● **ACTIVITY**
Copy out all of the lines below exactly; the pictures do not belong in the copy.

● **RECORDS SUPPLIED**
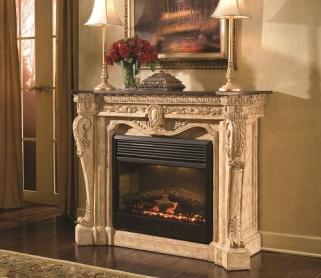 20185 fireplace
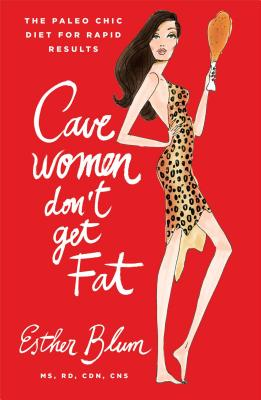 Cavewomen Don't Get Fat Cover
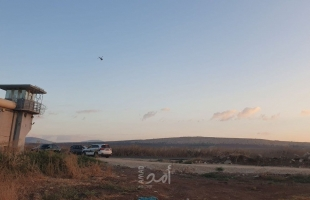 """بعد """"عبور نفق جلبوع..الجيش الإسرائيلي بصدد إطلاق عملية تفتيش واسعة داخل السجون"""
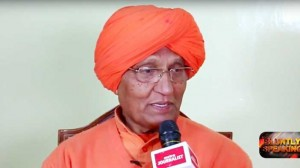 Swami-Agnivesh-interview
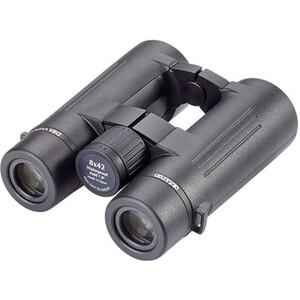 Opticron Binoculars DBA VHD+ 8x42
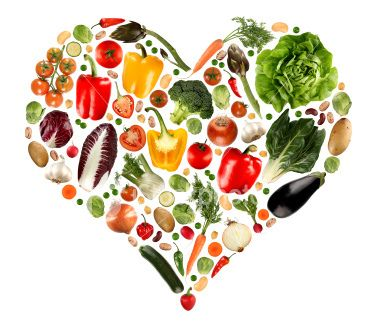 serce wykonane z warzyw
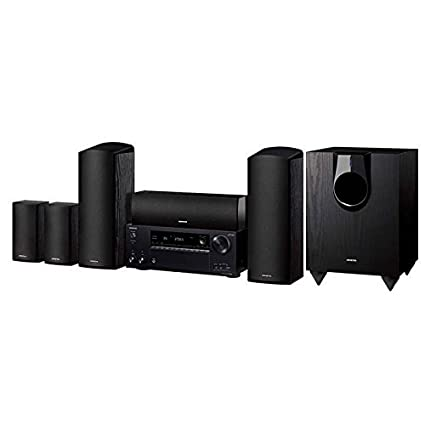 amazon com: onkyo ht-s7800 5 1 2 ch  dolby atmos home theater package with  amazonbasics 16-gauge speaker wire - 100 feet: home audio & theater
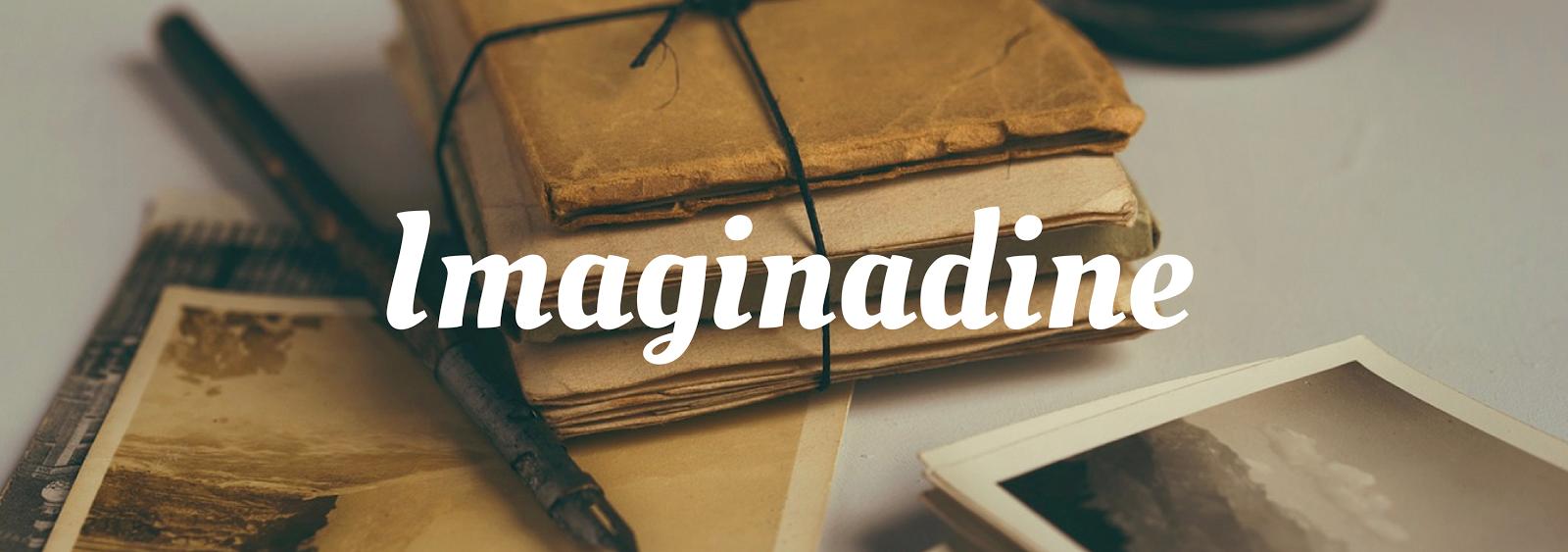 ImaginAdine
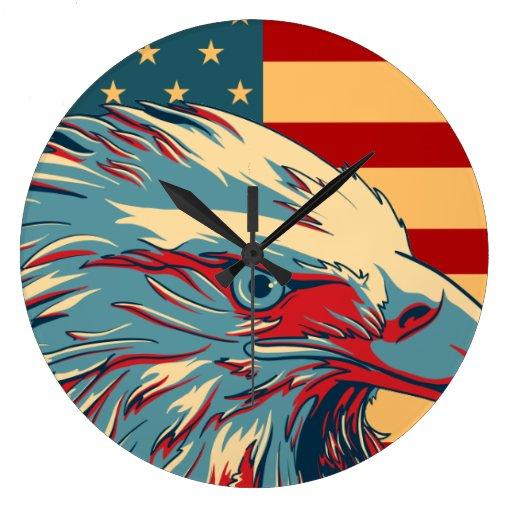 Retro American Patriotic Eagle Flag Wall Clock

● **YOUR SOLUTION**
 20185 fireplace
 Cavewomen Don't Get Fat Cover
 """بعد """"عبور نفق جلبوع..الجيش الإسرائيلي بصدد إطلاق عملية تفتيش واسعة داخل السجون"""
 Swami-Agnivesh-interview
 Opticron Binoculars DBA VHD+ 8x42
 serce wykonane z warzyw
 amazon com: onkyo ht-s7800 5 1 2 ch  dolby atmos home theater package with  amazonbasics 16-gauge speaker wire - 100 feet: home audio & theater
 ImaginAdine
 Retro American Patriotic Eagle Flag Wall Clock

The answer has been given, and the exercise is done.